> **Aufgabenstellung**:
1. Gib den Abschnitt "http://www.spiegel.de/wirtschaft/service/0,1518,680691,00.html" bis "Cent als Türöffner." aus dem Auszug über Ein-Cent-Überweisungen erneut wieder. Tausche dabei "Bankkunden" gegen "Kontoinhaber" aus.
2. Beantworte anhand des Auszugs über Ein-Cent-Überweisungen kurz:
(a) Wer ist Pressesprecher der Sparkasse Hannover?
(b) Welches Amt hat Julia Klöckner inne?
(c) Welches Datum trägt der zitierte SPIEGEL-Text?
3. Schreibe den Auszug über Ein-Cent-Überweisungen im Anschluss an seinen letzten Satz weiter.

> **Auszug**:
# Vorsicht vor ein-Cent Überweisungen



## webwatcher (28 Februar 2010)

http://www.spiegel.de/wirtschaft/service/0,1518,680691,00.html


			
				DER SPIEGEL schrieb:
			
		

> 27.02.2010
> Überweisungstrick > Ministerium warnt vor den 1-Cent-Betrügern
> 
> Der Trick ist dreist und einfach: Das Verbraucherschutzministerium warnt vor einer neuen Masche, mit der deutsche Bankkunden bestohlen werden. SPIEGEL-Informationen zufolge reicht den Betrügern ein Cent als Türöffner.
> ...


----------



## johinos (28 Februar 2010)

*AW: Vorsicht vor ein-Cent Überweisungen*

Jou, jetzt fällt sogar der Spiegel drauf rein:

heise online - 1-Cent-Überweisung wird zum Kettenbrief


> _Es gebe Betrüger, die versuchen, 1-Cent-Beträge auf viele Konten zu überweisen, um deren Existenz zu überprüfen und deren Besitzer später durch Abbuchungen zu schädigen.
> ...
> Eine weitere Nachfrage bei dem in der PDF-Datei genannten Verbandsmitarbeiter und Urheber des Schreibens ergab schließlich, dass ein Einzelfall den Anlass zu dem Schreiben geliefert hatte. Und zu der Bitte, die "Warnung ernst zu nehmen und auch an Freunde und Bekannte weiterzugeben".
> Laut Stefan Becker, Pressesprecher der Sparkasse Hannover, gab es bei seinem Institut in der letzten Zeit keine einzige verdächtige Mini-Überweisung. Bankverbindungen ließen sich ohnehin einfacher verifizieren als mit konkreten Überweisungen, etwa mit Banking-Software. Ein paar 1-Cent-Überweisungen lägen aber tatsächlich vor, doch diese dienten ganz offensichtlich dazu, auf so billige wie sichere Weise Mitteilungen zu versenden: im Feld für den Verwendungszweck. _


----------



## webwatcher (28 Februar 2010)

*AW: Vorsicht vor ein-Cent Überweisungen*



johinos schrieb:


> Jou, jetzt fällt sogar der Spiegel drauf rein:


Und das Ministerium?


> "Verbraucher sollten ihre Auszüge regelmäßig prüfen, auf unerklärliche Ein-Cent-Überweisungen achten und ihrer Bank unberechtigte Abbuchungen melden", rät Julia Klöckner, Parlamentarische Staatssekretärin im Verbraucherschutzministerium.


In Foren   berichten gelegentlich User schon seit geraumer Zeit, dass solche 
Überweisungen auf ihr Konto  stattgefunden hätten. 

Alles Fakes?


----------



## johinos (28 Februar 2010)

*AW: Vorsicht vor ein-Cent Überweisungen*

Jaa, schon: Wollte nur keine Lawine hinsichtlich der Kompetenz des Verbraucherschutzministeriums lostreten, sonst geht das hier ganz schnell über in Beiträge zu Mehrwertnummernmissbrauch...

> **Bereitgestellte Daten**:
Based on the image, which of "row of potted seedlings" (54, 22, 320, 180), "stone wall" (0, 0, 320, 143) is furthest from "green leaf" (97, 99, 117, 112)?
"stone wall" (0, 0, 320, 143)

> **Ergebnisse**:
1.
http://www.spiegel.de/wirtschaft/service/0,1518,680691,00.html


			
				DER SPIEGEL schrieb:
			
		

> 27.02.2010
> Überweisungstrick > Ministerium warnt vor den 1-Cent-Betrügern
> 
> Der Trick ist dreist und einfach: Das Verbraucherschutzministerium warnt vor einer neuen Masche, mit der deutsche Kontoinhaber bestohlen werden. SPIEGEL-Informationen zufolge reicht den Betrügern ein Cent als Türöffner.

2.
(a) Stefan Becker
(b) Parlamentarische Staatssekretärin im Verbraucherschutzministerium
(c) 27.02.2010

3.
webwatcher schrieb:


> In Foren   berichten gelegentlich User schon seit geraumer Zeit, dass solche
> Überweisungen auf ihr Konto  stattgefunden hätte.
> Alles Fakes?


Heise schrieb ja:


> _"Ein paar 1-Cent-Überweisungen lägen aber tatsächlich vor, doch diese dienten ganz offensichtlich dazu, auf so billige wie sichere Weise Mitteilungen zu versenden: im Feld für den Verwendungszweck." _



Und der Spiegel selber:


> _"Allerdings hat nicht jede Ein-Cent-Überweisung einen kriminellen Hintergrund: Hilfsorganisationen und Online-Zahldienste nutzen diese Methode schon mal, um die Identität eines Spenders oder Kunden zu prüfen."_


----------



## webwatcher (28 Februar 2010)

*AW: Vorsicht vor ein-Cent Überweisungen*

In den berichteten Fällen war von unbekannten Absendern die Rede und  
keinerlei Hinweis  auf Mitteilungen


----------



## johinos (28 Februar 2010)

*AW: Vorsicht vor ein-Cent Überweisungen*

1 Cent überweisen und dann kann ich frei abbuchen, was ich will? So einfach ist es auch nicht. Zu einem Konto gehören schließlich auch Vor- und Zuname - da kommt mit 1 Cent niemand ran.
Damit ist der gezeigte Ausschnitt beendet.